His research also shows that AI agents can provide value in situations where there are information asymmetries, like shopping for insurance or a used car online, by continuously monitoring myriad information sources, cross referencing data, and immediately identifying discrepancies that would take humans hours to uncover. AI agents could transform home buying or estate planning by giving users the collective experience of millions of transactions to enrich their negotiations.

Aral’s research has found that when humans work with AI agents, such pairings can lead to improved productivity and performance.

What should organizations bear in mind when implementing agentic AI?

While best practices for implementation are still evolving, keep the following in mind to ensure success with AI agents: 

Remember that implementation is often the heaviest lift.

Making agentic AI work in practice can involve unexpected challenges. Kellogg and colleagues’ 2025 research paper describes the use of an AI agent to detect adverse events among cancer patients based on clinical notes. The biggest challenge wasn’t prompt engineering or model fine-tuning — instead, the researchers found that 80% of the work was consumed by unglamourous tasks associated with data engineering, stakeholder alignment, governance, and workflow integration.

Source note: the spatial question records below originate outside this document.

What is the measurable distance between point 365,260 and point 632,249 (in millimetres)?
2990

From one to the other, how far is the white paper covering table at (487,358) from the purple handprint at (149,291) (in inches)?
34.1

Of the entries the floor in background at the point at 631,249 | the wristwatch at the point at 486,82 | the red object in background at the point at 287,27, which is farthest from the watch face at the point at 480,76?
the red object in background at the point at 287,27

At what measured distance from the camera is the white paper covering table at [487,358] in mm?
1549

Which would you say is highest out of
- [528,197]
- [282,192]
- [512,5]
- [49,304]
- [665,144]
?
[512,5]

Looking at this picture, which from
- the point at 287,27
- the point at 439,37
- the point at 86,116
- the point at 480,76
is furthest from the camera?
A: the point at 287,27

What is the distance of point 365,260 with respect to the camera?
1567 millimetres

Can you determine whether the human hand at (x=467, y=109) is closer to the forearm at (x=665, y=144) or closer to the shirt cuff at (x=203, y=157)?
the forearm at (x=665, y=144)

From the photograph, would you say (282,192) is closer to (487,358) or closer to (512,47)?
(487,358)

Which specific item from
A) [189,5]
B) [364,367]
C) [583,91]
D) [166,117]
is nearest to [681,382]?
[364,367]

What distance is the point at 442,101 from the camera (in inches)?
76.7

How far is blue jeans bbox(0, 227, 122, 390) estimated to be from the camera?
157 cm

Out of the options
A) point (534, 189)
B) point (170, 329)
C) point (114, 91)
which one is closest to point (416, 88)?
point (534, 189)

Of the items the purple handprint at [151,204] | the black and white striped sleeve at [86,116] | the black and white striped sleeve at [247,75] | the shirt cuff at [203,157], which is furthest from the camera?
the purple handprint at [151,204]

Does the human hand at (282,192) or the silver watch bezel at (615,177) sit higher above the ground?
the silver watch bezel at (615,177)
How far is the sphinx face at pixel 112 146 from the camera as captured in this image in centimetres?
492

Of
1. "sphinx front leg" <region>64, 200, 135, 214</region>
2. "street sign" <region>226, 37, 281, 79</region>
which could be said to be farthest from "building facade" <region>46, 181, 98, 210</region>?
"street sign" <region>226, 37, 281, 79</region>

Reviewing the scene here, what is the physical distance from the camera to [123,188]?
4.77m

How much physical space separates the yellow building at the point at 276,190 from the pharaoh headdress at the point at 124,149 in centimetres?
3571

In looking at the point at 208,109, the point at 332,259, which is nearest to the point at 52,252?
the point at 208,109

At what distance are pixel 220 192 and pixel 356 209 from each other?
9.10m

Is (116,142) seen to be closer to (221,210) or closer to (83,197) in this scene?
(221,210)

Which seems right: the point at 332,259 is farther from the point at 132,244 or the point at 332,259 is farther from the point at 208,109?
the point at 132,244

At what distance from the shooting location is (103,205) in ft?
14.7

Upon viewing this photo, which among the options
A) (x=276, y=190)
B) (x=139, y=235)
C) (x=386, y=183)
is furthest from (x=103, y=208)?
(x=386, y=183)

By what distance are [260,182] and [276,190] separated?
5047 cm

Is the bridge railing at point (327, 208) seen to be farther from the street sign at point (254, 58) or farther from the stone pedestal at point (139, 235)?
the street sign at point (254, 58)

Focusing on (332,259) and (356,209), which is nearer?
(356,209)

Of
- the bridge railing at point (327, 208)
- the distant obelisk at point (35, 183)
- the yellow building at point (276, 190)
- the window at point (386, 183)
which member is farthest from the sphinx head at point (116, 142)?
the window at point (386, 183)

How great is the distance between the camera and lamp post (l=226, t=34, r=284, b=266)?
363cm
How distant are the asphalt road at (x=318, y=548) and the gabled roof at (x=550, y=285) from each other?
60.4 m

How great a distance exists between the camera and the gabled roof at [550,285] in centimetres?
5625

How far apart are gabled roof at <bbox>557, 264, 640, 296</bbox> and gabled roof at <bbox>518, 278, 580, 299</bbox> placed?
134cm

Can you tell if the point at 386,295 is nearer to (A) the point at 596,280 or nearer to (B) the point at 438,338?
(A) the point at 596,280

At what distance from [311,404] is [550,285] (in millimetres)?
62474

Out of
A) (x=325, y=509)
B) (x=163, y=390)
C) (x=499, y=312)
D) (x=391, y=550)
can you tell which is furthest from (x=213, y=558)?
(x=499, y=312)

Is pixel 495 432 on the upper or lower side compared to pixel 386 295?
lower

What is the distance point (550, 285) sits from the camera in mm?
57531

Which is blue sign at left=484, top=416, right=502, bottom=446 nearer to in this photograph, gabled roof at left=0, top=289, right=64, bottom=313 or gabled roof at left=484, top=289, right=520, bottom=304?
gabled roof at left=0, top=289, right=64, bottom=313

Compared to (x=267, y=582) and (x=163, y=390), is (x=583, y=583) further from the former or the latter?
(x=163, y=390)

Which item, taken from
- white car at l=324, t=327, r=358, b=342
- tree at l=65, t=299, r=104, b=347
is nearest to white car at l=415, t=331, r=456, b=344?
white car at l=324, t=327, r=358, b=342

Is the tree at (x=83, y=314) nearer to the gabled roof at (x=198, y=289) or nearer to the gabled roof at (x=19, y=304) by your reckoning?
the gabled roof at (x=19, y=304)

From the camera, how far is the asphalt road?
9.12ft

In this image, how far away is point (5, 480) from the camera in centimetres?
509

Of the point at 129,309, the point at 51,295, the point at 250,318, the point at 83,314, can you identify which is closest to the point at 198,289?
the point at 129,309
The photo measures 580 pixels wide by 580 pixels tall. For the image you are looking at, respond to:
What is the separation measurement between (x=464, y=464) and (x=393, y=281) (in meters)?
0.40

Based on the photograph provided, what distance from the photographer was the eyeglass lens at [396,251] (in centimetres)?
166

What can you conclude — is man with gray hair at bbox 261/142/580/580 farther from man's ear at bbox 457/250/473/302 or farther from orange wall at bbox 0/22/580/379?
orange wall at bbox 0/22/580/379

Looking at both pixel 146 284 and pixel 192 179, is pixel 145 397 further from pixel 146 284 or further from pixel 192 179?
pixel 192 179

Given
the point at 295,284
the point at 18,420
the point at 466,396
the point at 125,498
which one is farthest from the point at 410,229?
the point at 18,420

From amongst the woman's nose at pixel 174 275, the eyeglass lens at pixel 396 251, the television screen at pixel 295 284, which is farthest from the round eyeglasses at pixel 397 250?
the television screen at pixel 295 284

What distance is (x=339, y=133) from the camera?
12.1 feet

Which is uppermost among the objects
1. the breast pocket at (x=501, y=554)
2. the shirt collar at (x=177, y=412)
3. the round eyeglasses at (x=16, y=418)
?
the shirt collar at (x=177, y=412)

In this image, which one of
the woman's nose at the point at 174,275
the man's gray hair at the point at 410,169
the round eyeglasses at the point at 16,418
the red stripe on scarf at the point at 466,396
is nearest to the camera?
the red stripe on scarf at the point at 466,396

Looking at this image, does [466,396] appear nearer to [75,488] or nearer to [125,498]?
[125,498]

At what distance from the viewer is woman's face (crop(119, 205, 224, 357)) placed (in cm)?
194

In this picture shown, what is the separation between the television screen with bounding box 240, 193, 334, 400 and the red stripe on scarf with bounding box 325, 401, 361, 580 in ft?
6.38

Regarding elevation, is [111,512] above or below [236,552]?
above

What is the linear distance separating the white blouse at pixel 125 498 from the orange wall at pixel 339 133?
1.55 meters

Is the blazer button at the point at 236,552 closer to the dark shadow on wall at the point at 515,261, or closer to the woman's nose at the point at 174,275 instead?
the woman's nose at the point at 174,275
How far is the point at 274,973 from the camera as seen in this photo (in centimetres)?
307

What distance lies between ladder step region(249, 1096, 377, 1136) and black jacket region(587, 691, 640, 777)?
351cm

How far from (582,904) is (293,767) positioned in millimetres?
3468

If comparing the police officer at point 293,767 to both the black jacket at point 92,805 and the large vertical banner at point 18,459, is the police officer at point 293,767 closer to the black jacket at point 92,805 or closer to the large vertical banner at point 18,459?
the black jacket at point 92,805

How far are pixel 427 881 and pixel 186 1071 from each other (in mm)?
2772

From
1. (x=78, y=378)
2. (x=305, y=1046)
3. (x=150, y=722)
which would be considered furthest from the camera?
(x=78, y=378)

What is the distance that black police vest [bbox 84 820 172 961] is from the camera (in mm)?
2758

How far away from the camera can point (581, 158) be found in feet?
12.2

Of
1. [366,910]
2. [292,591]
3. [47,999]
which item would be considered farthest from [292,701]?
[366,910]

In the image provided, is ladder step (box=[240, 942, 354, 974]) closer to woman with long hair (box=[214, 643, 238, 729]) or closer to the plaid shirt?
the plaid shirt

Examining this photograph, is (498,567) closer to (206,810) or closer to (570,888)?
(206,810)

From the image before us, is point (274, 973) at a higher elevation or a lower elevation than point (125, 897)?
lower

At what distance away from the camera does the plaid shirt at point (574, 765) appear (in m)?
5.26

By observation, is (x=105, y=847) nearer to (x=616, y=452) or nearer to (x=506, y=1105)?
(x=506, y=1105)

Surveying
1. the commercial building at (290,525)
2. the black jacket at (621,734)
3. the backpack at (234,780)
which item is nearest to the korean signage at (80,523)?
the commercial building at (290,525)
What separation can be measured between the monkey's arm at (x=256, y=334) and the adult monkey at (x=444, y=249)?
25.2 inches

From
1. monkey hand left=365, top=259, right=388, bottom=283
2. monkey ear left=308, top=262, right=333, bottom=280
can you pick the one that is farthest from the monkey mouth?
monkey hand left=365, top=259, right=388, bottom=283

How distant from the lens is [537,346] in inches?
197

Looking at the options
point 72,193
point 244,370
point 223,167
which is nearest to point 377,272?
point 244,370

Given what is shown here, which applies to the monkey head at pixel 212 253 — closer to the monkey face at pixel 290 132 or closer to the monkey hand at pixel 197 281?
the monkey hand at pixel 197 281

Converting data into standard, structured formats for AI agents is especially important, because it helps them identify different data sources and requirements while maintaining consistency. Establishing continuous validation frameworks and robust API management, as well as working with vendors to ensure that they’re up-to-date on the latest model versions, is also crucial to agentic AI’s ability to run smoothly.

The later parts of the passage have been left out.